C’est sur cette dernière que l’on s’est arrêtés.

Le travail de l’Ined nous apprend que, au travail, au cours des douze derniers mois étudiés, une femme sur cinq ayant exercé une activité professionnelle d’au moins 4 mois déclare « des faits de violences, de l’insulte aux atteintes sexuelles, des pressions psychologiques aux agressions physiques.»

Les « insultes » et les « pressions » seraient le plus couramment utilisées. Les violences sexuelles et sexistes, loin d’être rares, concerneraient — au moins — 4% des femmes dans le monde pro.

Le « portrait type » des personnes ayant déclaré des violences ? 

Des femmes qui vivent le plus souvent seules ou en situation monoparentale, en situation financière précaire.

Quelle que soit leur catégorie, les fonctionnaires déclarant des violences sont également surreprésentées (1 femme sur 5).

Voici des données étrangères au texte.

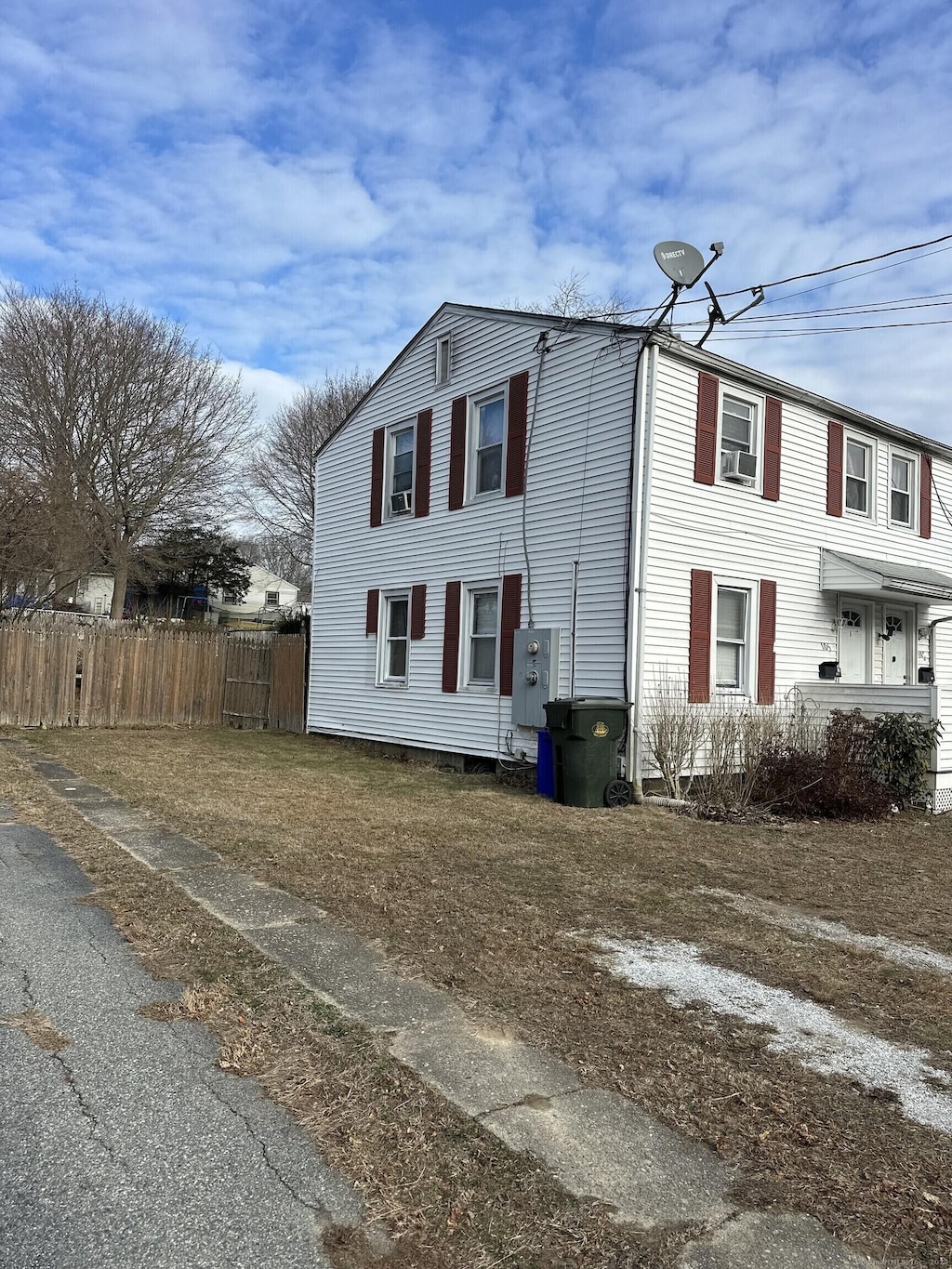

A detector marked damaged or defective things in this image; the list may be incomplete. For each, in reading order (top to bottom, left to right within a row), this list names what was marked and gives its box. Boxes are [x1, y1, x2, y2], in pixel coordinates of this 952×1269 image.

cracked asphalt driveway [1, 814, 364, 1269]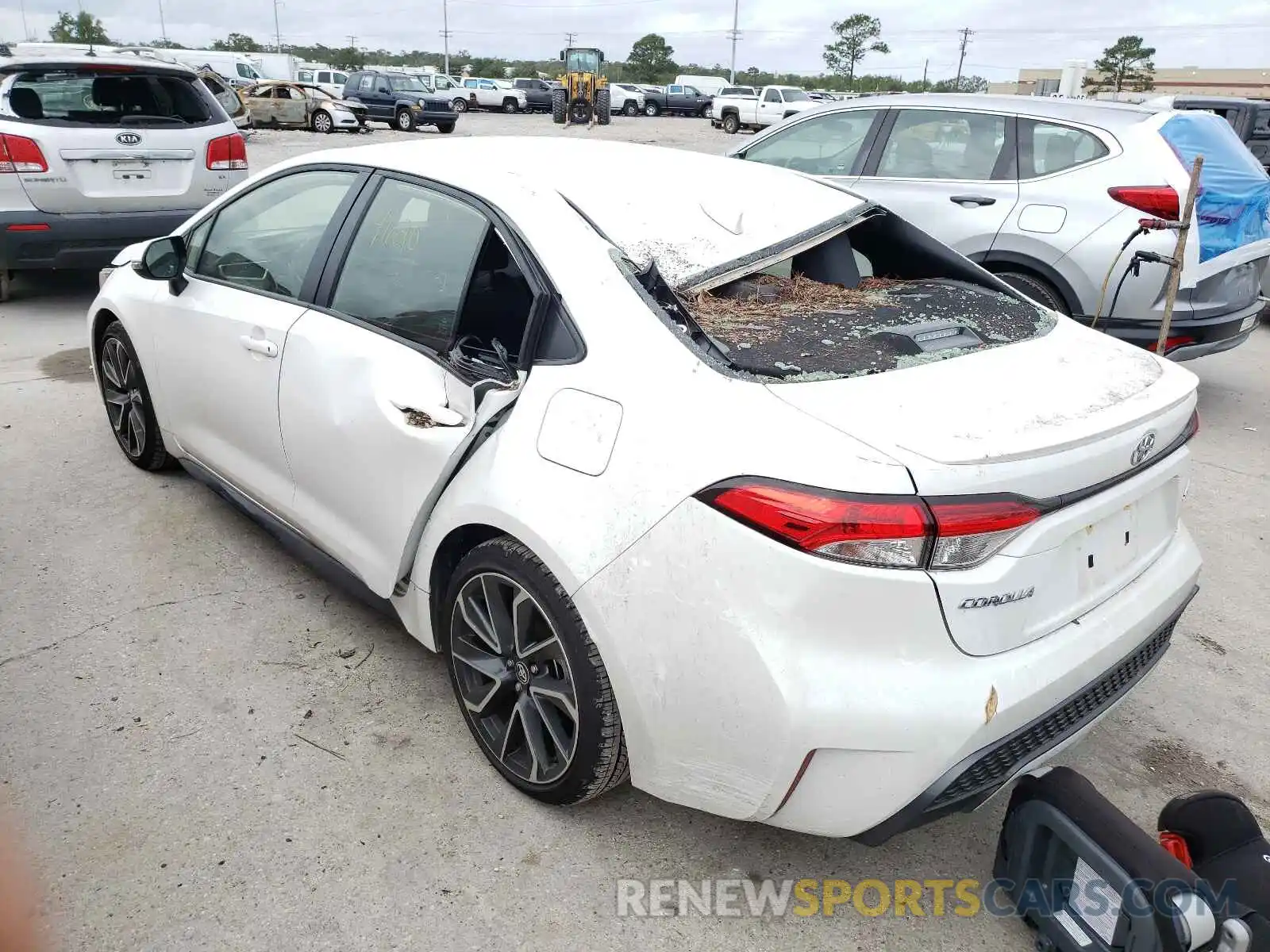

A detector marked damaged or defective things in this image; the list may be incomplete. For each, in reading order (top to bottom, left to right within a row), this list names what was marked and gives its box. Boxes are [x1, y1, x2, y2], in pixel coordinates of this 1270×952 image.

burned damaged car [241, 82, 368, 133]
damaged side mirror [134, 235, 187, 294]
shattered rear window [635, 206, 1061, 383]
burned damaged car [89, 140, 1199, 843]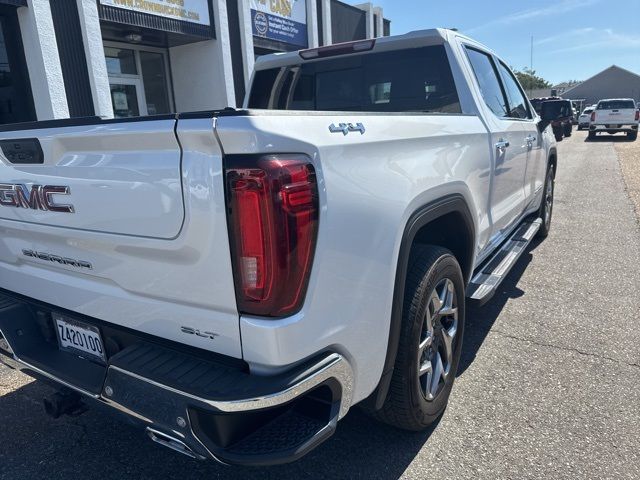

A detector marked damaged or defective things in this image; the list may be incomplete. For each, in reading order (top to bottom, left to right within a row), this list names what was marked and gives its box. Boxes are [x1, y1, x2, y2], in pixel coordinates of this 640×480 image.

pavement crack [488, 328, 636, 370]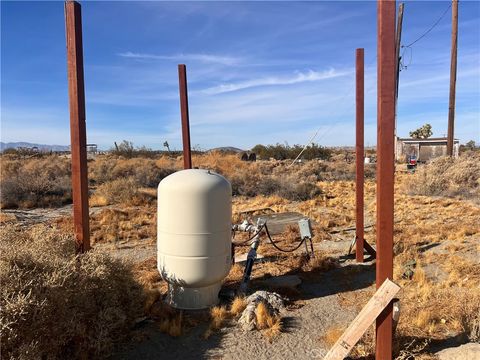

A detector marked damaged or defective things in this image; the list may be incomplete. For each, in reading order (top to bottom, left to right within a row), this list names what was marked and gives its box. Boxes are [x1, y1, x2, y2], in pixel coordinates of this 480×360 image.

rusty metal post [64, 0, 89, 253]
rusty metal post [376, 1, 396, 358]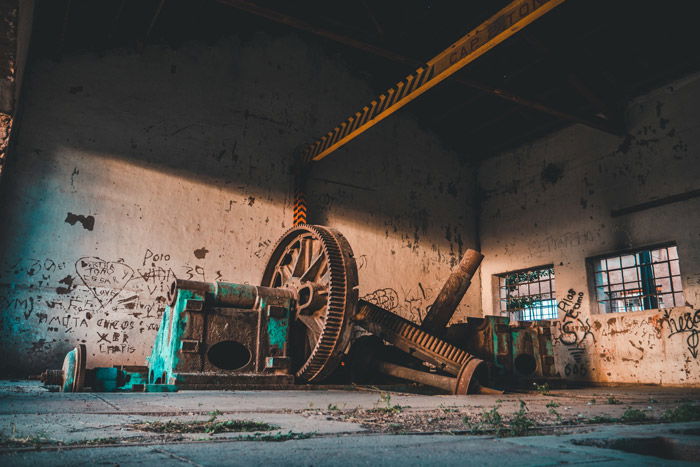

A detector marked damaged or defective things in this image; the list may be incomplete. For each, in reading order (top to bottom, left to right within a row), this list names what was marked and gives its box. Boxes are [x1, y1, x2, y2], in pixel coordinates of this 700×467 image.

large rusty gear wheel [262, 224, 358, 384]
rusty metal pipe [422, 250, 482, 334]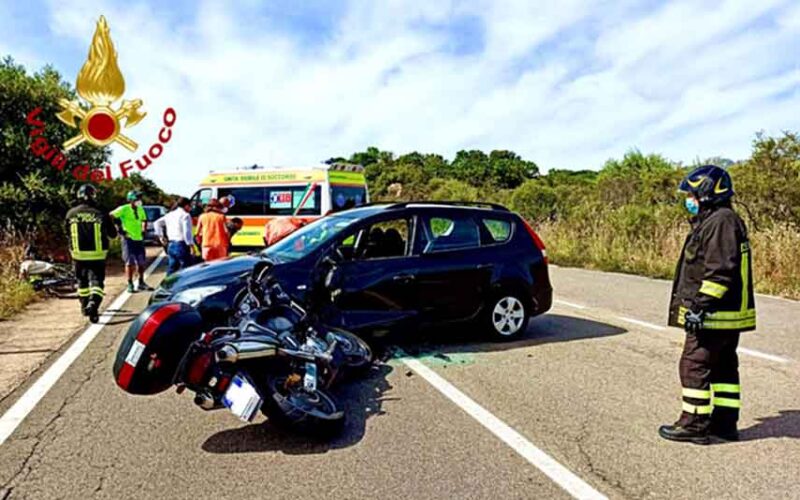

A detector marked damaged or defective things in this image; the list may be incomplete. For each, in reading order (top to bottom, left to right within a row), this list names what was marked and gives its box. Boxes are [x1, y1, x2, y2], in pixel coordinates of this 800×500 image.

crashed motorcycle [112, 260, 372, 436]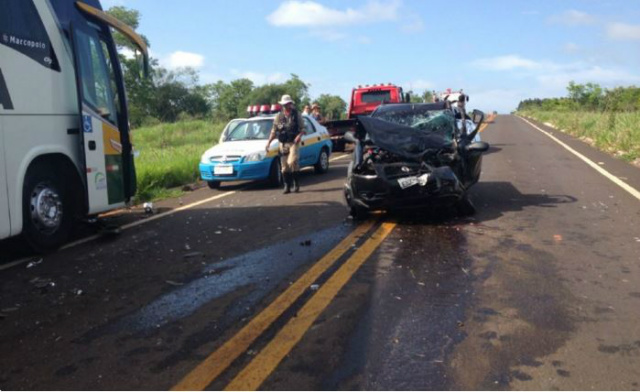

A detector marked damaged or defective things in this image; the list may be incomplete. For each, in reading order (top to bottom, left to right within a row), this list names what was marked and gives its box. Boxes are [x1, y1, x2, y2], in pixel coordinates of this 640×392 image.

crushed car hood [360, 113, 456, 161]
severely damaged black car [344, 102, 490, 217]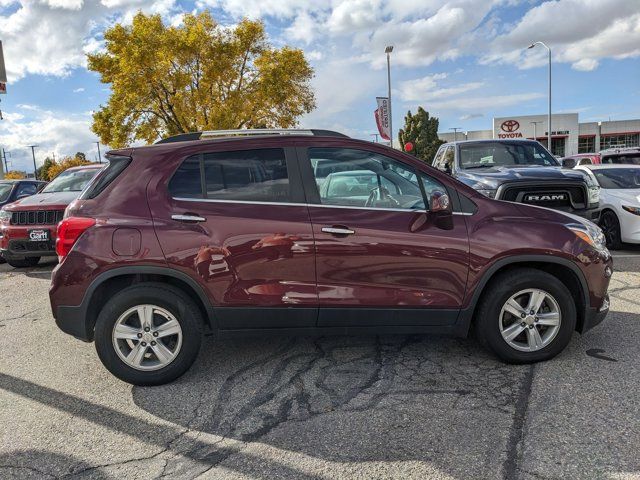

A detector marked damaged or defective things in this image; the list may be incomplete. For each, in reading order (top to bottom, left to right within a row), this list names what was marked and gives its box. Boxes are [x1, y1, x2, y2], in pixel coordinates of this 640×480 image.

cracked asphalt [0, 249, 636, 478]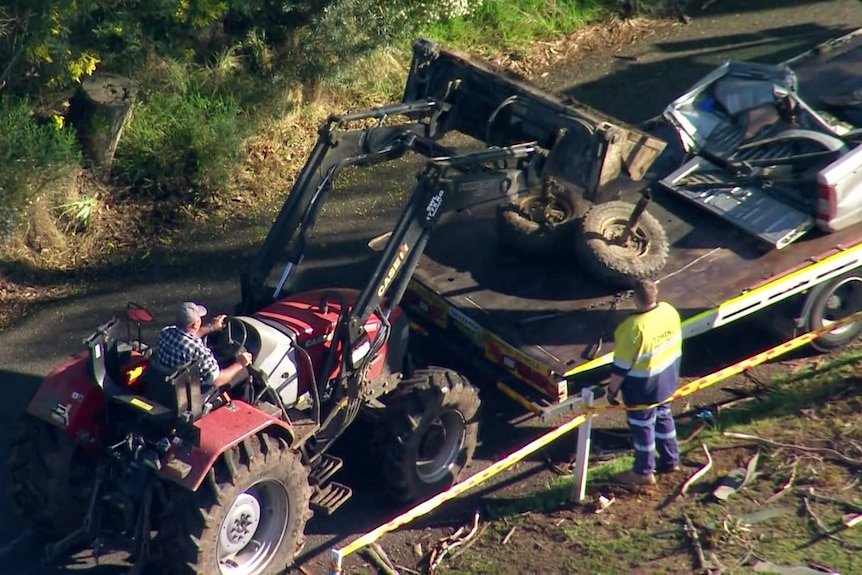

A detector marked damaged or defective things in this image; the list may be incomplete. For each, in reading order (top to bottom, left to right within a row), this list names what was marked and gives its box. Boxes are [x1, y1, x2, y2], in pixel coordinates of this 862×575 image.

damaged wheel [496, 182, 592, 258]
damaged wheel [576, 201, 672, 288]
damaged wheel [6, 416, 95, 536]
damaged wheel [157, 432, 312, 575]
damaged wheel [384, 368, 482, 504]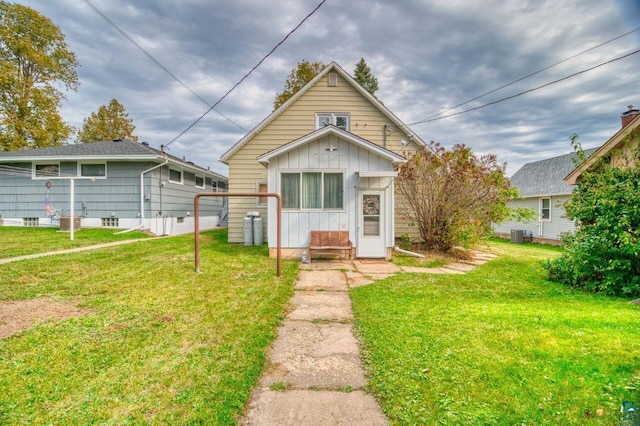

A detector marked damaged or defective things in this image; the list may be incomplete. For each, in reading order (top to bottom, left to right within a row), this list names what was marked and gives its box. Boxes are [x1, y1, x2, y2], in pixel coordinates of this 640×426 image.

rusty metal pole [194, 192, 282, 276]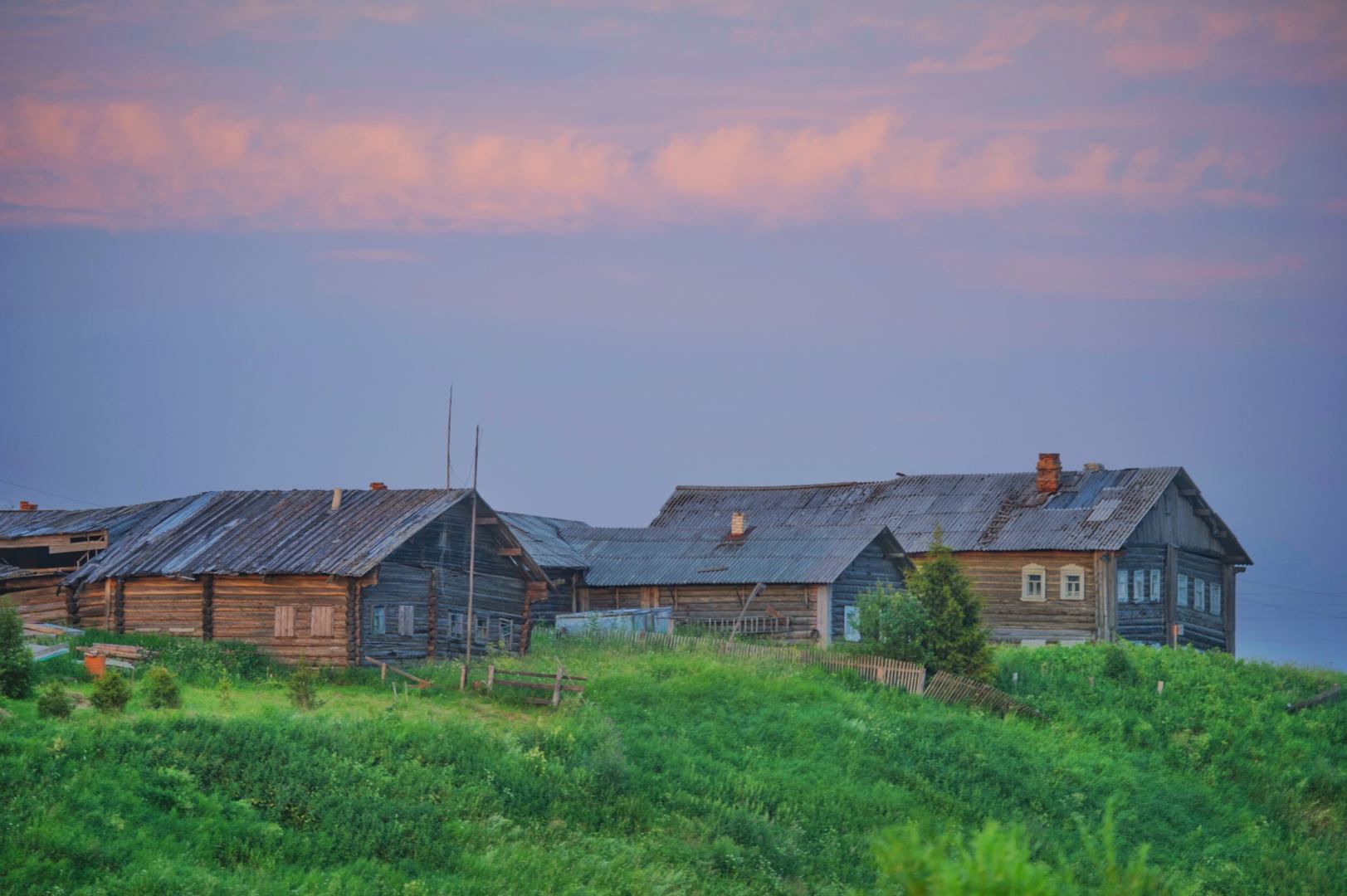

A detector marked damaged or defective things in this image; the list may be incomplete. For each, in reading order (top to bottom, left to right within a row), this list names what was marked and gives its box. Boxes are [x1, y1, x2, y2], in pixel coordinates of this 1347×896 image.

rusty metal roof [0, 498, 171, 541]
rusty metal roof [64, 485, 474, 584]
rusty metal roof [498, 509, 587, 566]
rusty metal roof [557, 525, 905, 587]
rusty metal roof [652, 469, 1250, 560]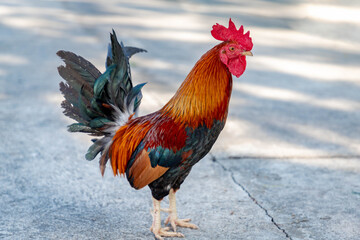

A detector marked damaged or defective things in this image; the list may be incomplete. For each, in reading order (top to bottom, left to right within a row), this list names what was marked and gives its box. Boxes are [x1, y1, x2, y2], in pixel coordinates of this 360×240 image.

crack in pavement [211, 154, 292, 240]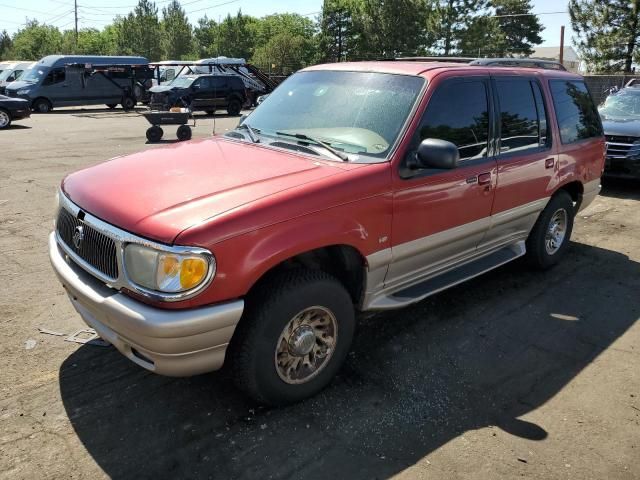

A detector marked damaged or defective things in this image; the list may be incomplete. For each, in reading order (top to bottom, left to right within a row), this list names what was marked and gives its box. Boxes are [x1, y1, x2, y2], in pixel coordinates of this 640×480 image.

dented hood [62, 138, 348, 244]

Qui sont les auteurs des violences ?

Les auteurs des violences au travail seraient, selon les données de l’Ined, principalement de trois ordres : « les supérieurs hiérarchiques », « les collègues », et « les acteurs/actrices externes » (fournisseurs, usagers, clientèle…). Les subordonnés sont rarement mis en cause.

Pour ce qui est des insultes et des pressions psychologiques, les auteurs appartiendraient avant tout à la hiérarchie.

Les femmes visées mettent en cause aussi bien d’autres femmes collègues, et les deux sexes pour les acteurs externes et les supérieurs hiérarchiques.

Enfin, près de 3 personnes sur 10 subissent des répercussions professionnelles graves consécutives à ces violences.

Dans 6,5 % des cas seulement, les victimes obtiennent réparation.